Em terceiro lugar, há a questão de quais benchmarks são mais importantes para um modelo de IA de detecção de câncer ter um bom desempenho. Os pesquisadores do Atlas testaram seu modelo no domínio desafiador de métricas relacionadas a moléculas, o que envolve a tentativa de encontrar pistas em imagens de amostras de tecidos para adivinhar o que está acontecendo em nível molecular. Veja um exemplo: Os genes de reparo de incompatibilidade do seu corpo são uma preocupação especial para o câncer, porque eles detectam erros cometidos quando o DNA é replicado. Se esses erros não forem detectados, eles podem impulsionar o desenvolvimento e a progressão do câncer.
“Alguns patologistas podem lhe dizer que têm uma espécie de pressentimento quando acham que algo é deficiente no reparo de incompatibilidade com base na aparência”, diz Norgan.
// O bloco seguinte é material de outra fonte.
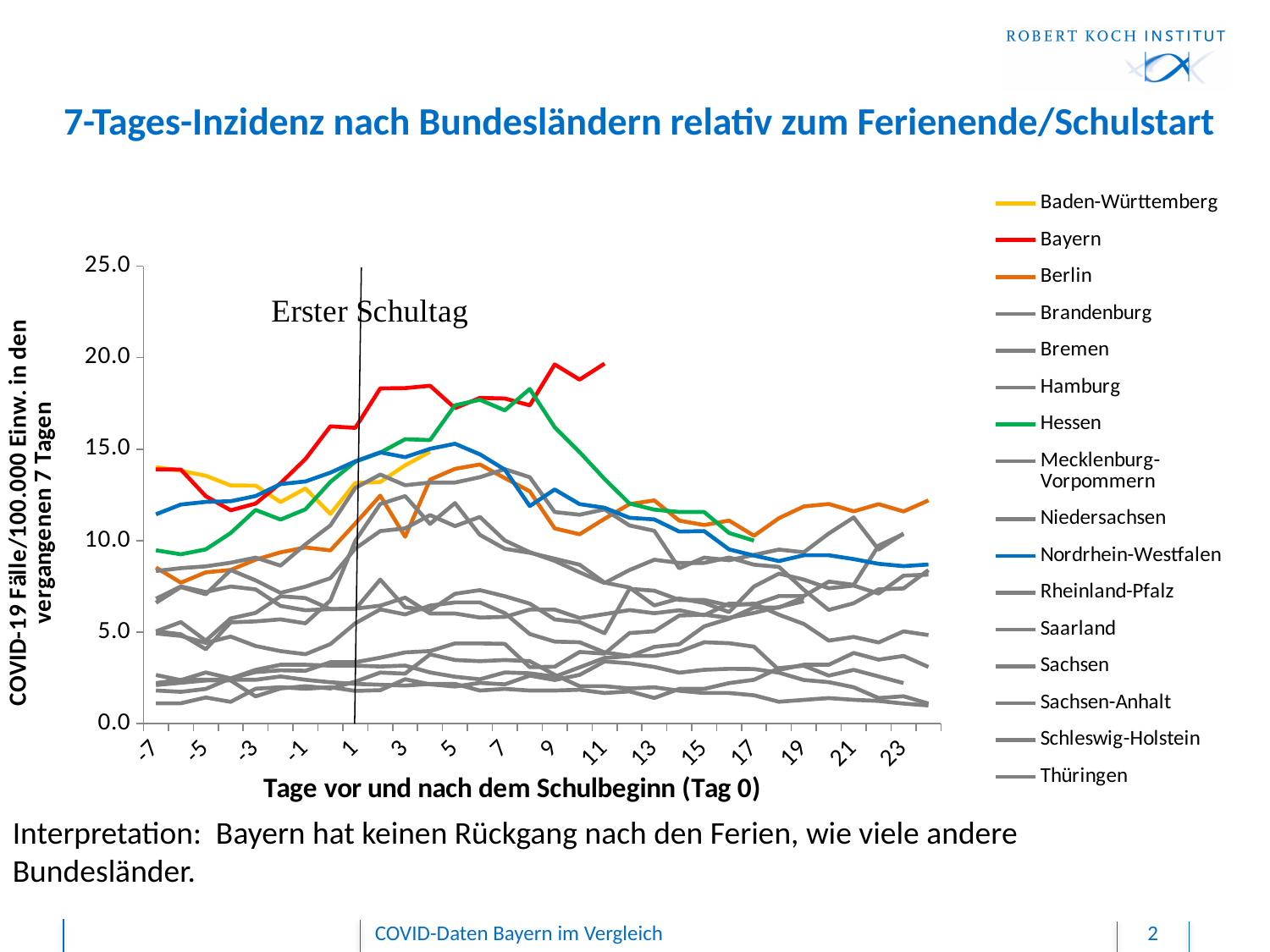
What is the title of the chart? 7-Tages-Inzidenz nach Bundesländern relativ zum Ferienende/Schulstart Is the value for Berlin at day -5 greater or less than 10.0? less What label is written next to the vertical line in the chart? Erster Schultag At day 11, which is larger: the value for Bayern or the value for Hessen? Bayern Does the value for Hessen rise or fall between day 9 and day 17? fall What kind of chart is shown on the slide? line chart Which series reaches the highest value anywhere on the chart? Bayern How many series does the legend list? 16 Is the value for Bayern at day 11 greater or less than 15.0? greater Does the value for Bayern rise or fall between day 1 and day 11? rise Is the value for Hessen at day -7 greater or less than 10.0? less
Mas os patologistas não agem apenas com base nessa intuição. Eles podem fazer testes moleculares para obter uma resposta mais definitiva. E se, em vez disso, diz Norgan, pudermos usar a IA para prever o que está acontecendo em nível molecular? É um experimento: O modelo de IA poderia detectar alterações moleculares subjacentes que os humanos não conseguem ver?
Ao que parece, em geral, não. Ou pelo menos ainda não. A média do Atlas para os testes moleculares foi de 44,9%. Esse é o melhor desempenho da IA até o momento, mas mostra que esse tipo de teste ainda tem um longo caminho a percorrer.
Bifulco diz que o Atlas representa um progresso incremental, mas real. “Meu sentimento, infelizmente, é que todos estão presos em um nível semelhante”, diz ele. “Precisamos de algo diferente em termos de modelos para realmente fazer um progresso dramático, e precisamos de conjuntos de dados maiores.”